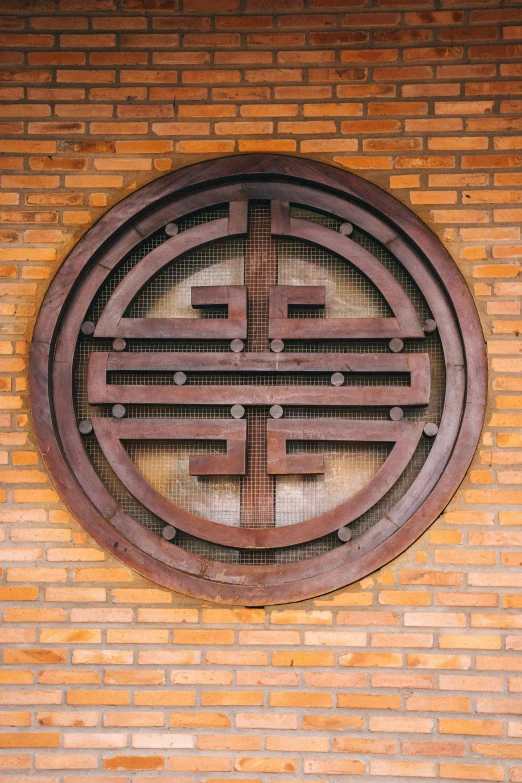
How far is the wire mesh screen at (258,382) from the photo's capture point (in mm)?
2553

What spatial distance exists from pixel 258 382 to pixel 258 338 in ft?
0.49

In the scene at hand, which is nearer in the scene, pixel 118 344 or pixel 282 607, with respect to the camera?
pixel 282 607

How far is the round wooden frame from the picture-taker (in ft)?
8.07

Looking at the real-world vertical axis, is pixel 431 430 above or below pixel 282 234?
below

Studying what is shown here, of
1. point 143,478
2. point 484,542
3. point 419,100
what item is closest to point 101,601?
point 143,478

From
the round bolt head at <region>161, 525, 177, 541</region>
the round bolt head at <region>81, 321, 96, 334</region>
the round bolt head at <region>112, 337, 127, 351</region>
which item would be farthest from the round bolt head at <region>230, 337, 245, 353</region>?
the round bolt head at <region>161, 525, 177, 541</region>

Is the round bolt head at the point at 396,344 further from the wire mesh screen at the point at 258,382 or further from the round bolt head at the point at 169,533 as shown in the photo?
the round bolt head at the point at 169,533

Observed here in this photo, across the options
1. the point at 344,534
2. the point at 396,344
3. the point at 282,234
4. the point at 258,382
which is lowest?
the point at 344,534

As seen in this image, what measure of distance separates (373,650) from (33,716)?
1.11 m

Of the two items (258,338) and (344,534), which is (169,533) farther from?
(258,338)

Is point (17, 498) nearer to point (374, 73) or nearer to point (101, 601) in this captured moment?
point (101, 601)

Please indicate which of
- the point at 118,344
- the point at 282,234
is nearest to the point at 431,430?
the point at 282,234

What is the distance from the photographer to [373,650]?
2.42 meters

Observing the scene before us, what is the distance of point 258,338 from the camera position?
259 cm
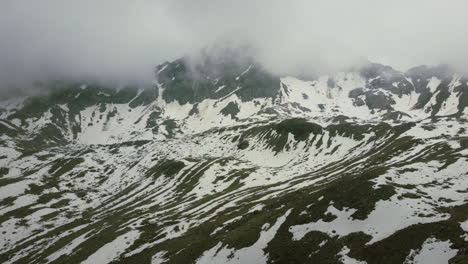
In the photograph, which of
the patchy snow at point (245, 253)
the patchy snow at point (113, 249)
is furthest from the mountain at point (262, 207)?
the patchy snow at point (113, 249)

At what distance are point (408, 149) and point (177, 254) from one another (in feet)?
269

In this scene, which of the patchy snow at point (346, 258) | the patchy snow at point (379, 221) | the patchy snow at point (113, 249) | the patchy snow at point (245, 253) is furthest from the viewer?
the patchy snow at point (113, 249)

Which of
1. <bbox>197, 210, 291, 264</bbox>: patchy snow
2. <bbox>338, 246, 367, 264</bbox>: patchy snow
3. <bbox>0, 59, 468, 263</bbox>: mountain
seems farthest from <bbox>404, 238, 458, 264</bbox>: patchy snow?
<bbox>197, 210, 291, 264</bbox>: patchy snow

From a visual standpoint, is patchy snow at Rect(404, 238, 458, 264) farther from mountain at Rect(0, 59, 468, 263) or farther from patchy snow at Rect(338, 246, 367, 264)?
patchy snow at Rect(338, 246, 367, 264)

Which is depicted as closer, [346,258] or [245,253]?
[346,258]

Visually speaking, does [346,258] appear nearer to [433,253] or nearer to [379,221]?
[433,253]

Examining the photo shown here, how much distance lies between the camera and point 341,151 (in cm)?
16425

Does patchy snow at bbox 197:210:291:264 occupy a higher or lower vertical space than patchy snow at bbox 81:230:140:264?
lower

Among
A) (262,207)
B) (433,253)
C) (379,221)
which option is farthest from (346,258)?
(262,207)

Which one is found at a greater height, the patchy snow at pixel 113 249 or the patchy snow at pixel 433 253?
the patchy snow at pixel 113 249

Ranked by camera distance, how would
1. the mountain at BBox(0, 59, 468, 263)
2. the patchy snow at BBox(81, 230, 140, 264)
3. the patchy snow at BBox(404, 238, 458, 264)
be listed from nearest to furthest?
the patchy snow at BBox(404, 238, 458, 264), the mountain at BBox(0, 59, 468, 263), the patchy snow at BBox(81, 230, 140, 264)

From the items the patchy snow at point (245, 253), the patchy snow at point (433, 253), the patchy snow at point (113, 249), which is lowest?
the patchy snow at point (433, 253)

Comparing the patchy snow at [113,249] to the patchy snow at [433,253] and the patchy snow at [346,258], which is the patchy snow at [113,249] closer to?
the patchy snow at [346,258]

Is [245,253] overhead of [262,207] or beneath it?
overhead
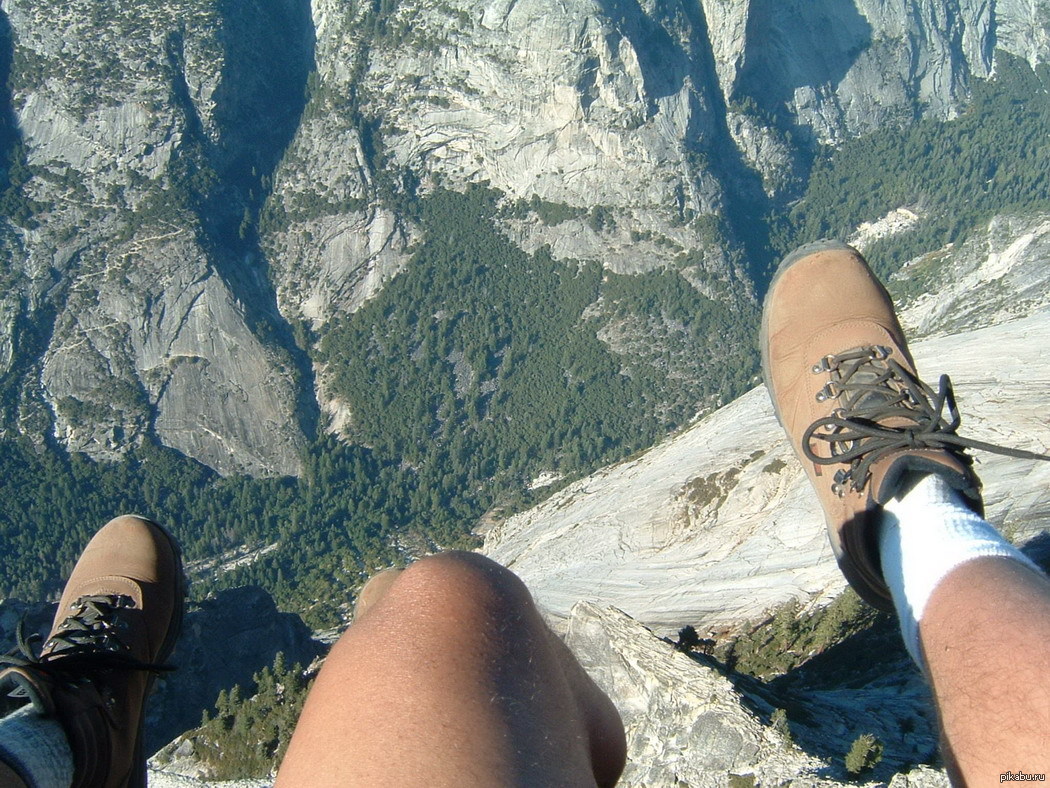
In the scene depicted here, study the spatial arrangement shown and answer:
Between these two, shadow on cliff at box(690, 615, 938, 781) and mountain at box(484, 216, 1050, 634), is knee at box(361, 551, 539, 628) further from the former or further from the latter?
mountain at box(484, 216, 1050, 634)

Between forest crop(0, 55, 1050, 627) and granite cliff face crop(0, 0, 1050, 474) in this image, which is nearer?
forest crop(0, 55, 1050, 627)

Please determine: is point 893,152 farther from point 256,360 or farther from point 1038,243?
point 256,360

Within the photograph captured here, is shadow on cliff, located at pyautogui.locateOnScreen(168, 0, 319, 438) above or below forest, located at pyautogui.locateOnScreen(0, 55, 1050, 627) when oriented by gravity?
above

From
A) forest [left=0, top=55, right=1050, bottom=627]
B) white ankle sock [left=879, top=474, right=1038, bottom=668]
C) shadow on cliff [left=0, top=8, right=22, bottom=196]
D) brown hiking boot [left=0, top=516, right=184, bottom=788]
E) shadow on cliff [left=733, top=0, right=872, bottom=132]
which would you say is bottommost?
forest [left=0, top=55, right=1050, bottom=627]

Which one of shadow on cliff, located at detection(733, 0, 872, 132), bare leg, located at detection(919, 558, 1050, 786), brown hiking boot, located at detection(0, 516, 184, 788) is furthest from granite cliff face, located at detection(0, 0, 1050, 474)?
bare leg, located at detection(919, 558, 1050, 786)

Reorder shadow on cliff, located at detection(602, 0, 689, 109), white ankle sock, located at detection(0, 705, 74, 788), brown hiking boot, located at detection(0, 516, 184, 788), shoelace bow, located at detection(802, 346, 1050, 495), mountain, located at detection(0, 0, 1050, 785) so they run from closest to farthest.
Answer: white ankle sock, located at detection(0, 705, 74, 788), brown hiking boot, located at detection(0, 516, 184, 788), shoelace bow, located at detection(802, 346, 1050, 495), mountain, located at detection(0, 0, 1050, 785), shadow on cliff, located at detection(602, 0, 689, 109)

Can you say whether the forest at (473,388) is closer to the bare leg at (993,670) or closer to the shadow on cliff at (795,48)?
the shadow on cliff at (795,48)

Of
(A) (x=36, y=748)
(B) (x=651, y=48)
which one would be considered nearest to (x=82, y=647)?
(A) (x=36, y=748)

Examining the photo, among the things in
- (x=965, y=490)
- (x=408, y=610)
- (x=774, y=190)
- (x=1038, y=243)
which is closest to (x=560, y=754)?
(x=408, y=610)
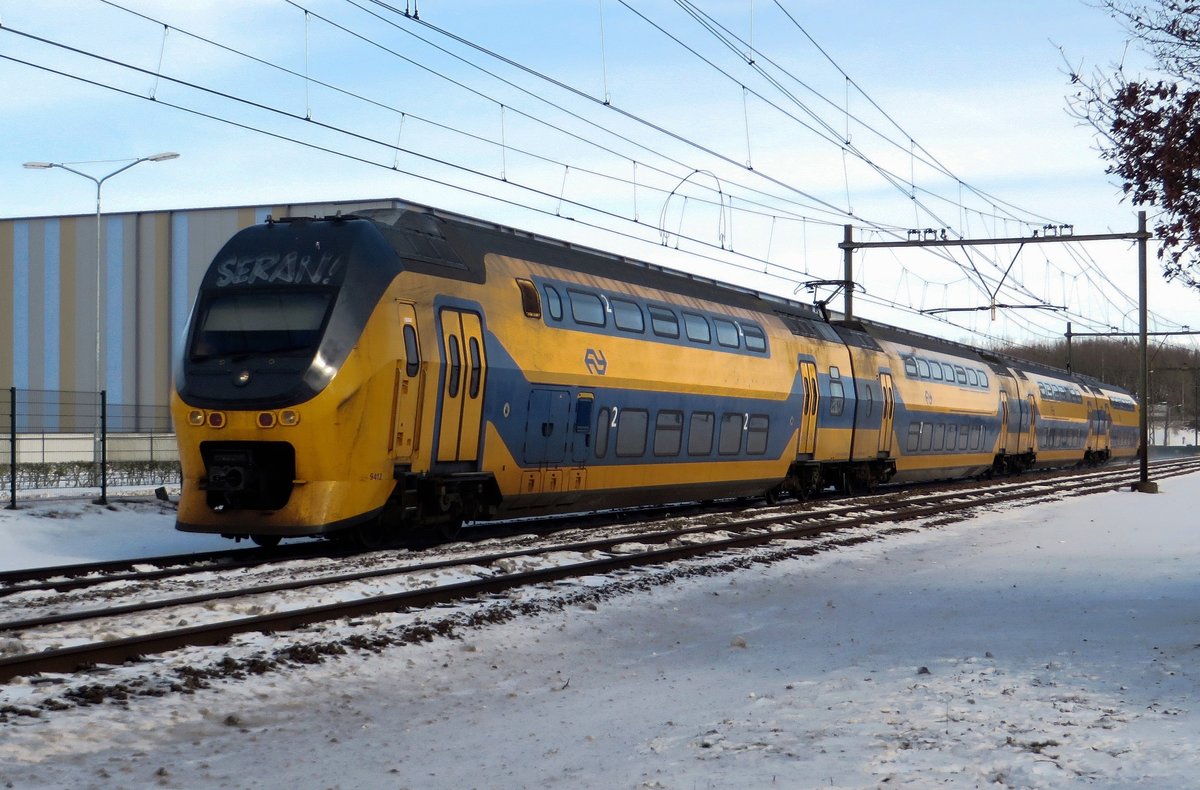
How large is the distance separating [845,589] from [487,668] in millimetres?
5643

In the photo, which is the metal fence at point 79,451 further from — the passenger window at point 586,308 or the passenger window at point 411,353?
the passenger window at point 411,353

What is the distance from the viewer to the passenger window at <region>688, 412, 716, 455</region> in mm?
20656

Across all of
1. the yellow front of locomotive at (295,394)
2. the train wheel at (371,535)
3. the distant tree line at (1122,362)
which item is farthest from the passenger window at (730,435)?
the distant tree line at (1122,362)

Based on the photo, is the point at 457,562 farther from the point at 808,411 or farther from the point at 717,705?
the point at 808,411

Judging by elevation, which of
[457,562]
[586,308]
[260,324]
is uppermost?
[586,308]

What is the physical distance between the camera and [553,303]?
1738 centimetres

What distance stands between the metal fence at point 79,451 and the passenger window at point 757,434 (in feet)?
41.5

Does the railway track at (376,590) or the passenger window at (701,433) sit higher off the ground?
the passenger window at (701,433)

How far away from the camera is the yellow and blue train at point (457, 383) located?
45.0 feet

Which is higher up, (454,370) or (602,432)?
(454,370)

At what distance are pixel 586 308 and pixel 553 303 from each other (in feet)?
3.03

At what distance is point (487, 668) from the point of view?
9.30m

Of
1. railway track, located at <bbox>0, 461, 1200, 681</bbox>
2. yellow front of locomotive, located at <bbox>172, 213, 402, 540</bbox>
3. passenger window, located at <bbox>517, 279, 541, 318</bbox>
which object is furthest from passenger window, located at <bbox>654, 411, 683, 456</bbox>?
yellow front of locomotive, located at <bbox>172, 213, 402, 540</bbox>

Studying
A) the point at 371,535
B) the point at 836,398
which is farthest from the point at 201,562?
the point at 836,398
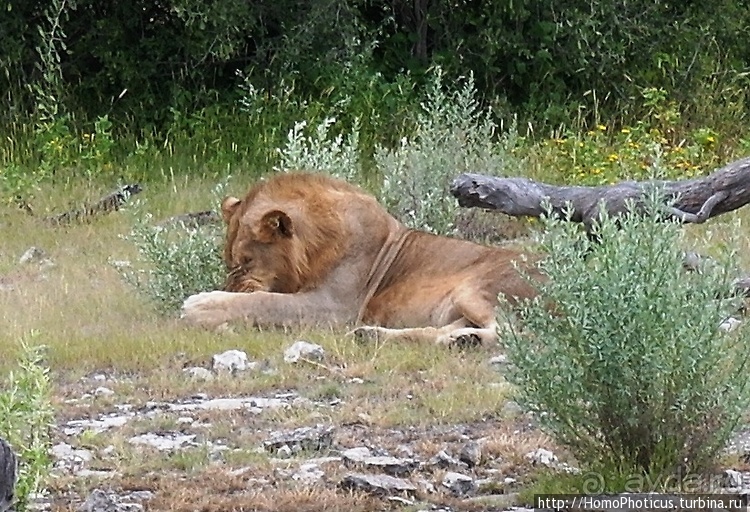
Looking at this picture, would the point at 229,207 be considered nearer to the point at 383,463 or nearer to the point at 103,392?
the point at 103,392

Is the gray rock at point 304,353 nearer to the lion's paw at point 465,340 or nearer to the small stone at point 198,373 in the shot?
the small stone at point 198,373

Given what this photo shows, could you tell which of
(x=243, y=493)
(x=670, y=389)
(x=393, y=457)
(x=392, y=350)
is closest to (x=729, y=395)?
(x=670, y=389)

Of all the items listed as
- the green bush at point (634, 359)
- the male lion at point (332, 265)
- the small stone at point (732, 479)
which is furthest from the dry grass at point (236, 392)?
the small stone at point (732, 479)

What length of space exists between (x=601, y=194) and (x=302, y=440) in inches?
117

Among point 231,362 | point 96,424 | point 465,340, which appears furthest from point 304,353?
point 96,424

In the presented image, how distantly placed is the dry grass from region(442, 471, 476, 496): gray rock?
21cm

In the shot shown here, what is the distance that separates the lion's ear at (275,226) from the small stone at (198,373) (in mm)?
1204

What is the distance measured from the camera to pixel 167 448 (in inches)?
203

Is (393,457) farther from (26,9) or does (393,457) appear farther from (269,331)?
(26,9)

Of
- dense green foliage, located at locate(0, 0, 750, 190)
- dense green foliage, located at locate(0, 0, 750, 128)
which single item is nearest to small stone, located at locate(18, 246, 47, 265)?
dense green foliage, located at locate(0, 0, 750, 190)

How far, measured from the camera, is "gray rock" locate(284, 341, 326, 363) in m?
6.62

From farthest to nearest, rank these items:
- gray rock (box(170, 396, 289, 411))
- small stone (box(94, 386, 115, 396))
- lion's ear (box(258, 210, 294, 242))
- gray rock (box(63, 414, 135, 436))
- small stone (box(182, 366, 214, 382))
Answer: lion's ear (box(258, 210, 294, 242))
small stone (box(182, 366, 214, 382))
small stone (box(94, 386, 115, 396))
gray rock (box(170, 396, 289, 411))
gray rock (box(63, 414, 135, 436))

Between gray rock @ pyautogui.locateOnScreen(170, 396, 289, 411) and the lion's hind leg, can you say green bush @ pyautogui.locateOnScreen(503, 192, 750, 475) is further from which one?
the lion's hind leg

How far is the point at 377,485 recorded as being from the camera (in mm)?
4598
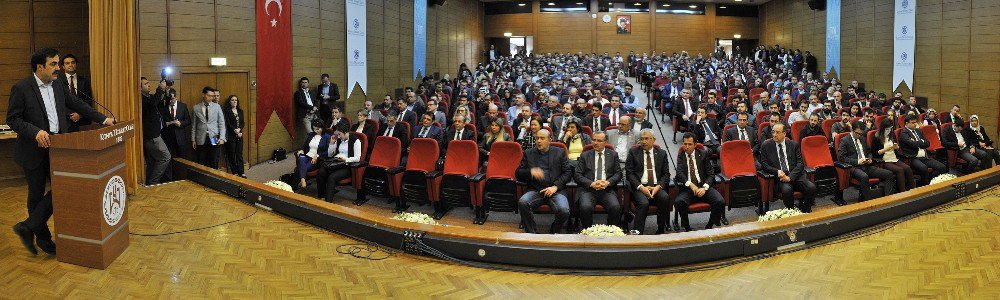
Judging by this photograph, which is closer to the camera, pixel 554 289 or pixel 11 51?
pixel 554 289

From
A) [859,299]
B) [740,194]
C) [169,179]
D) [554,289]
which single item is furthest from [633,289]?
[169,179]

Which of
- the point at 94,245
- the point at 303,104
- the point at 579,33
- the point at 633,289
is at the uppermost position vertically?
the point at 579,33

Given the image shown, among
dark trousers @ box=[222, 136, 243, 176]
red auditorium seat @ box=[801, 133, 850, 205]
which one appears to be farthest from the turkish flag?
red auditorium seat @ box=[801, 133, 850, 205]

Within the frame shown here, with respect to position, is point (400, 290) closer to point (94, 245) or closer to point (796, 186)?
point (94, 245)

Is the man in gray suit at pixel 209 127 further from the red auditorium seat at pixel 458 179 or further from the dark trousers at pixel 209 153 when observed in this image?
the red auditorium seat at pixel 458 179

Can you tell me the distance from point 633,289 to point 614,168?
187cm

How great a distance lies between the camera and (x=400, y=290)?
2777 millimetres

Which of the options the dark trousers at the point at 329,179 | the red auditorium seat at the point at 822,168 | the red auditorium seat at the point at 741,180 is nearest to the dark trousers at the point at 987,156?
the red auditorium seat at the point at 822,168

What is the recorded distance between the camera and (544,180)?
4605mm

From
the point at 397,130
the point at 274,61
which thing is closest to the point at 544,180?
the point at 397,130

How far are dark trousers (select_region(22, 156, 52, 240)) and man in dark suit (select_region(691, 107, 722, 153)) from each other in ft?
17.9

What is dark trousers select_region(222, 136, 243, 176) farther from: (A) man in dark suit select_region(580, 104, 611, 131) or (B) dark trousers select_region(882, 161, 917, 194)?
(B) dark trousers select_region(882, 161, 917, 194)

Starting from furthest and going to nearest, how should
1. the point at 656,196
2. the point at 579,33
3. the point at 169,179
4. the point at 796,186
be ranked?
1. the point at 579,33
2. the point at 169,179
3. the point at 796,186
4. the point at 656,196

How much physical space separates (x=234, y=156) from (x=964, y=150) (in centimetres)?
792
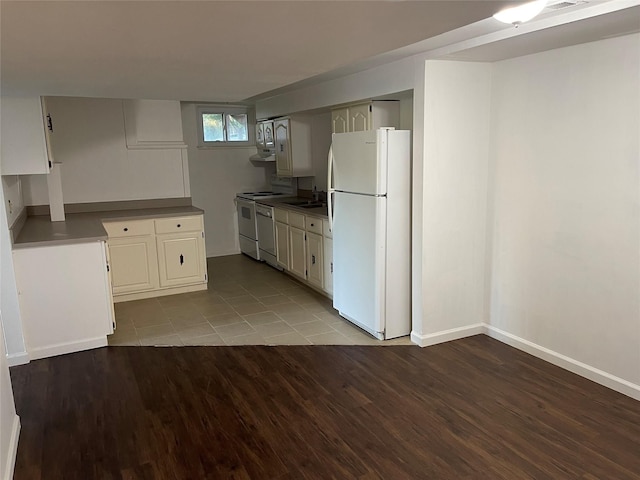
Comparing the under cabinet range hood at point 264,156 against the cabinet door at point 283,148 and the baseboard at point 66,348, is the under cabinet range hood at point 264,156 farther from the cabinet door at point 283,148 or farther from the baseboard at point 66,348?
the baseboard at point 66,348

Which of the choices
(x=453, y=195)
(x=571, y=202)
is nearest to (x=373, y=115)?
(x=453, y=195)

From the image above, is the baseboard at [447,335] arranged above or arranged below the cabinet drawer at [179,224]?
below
==============================
◆ What this task involves
Rewrite the items above from the line containing "How much physical" through the end of the items, replacing "cabinet" with "cupboard" everywhere it appears and keeping everything else unchanged. Leave the pictures out of your answer.

◆ Solution to this problem
How much physical space separates (x=234, y=156) from (x=964, y=150) (in centimetres)?
792
Comparing the under cupboard range hood at point 264,156 against the cupboard door at point 283,148 and the baseboard at point 66,348, is the under cupboard range hood at point 264,156 farther from the cupboard door at point 283,148 or farther from the baseboard at point 66,348?
the baseboard at point 66,348

Which of the choices
(x=453, y=195)
(x=571, y=202)
is nearest to (x=373, y=115)?
(x=453, y=195)

From the image above, is the baseboard at [447,335] arranged above or arranged below the cupboard drawer at [179,224]?
below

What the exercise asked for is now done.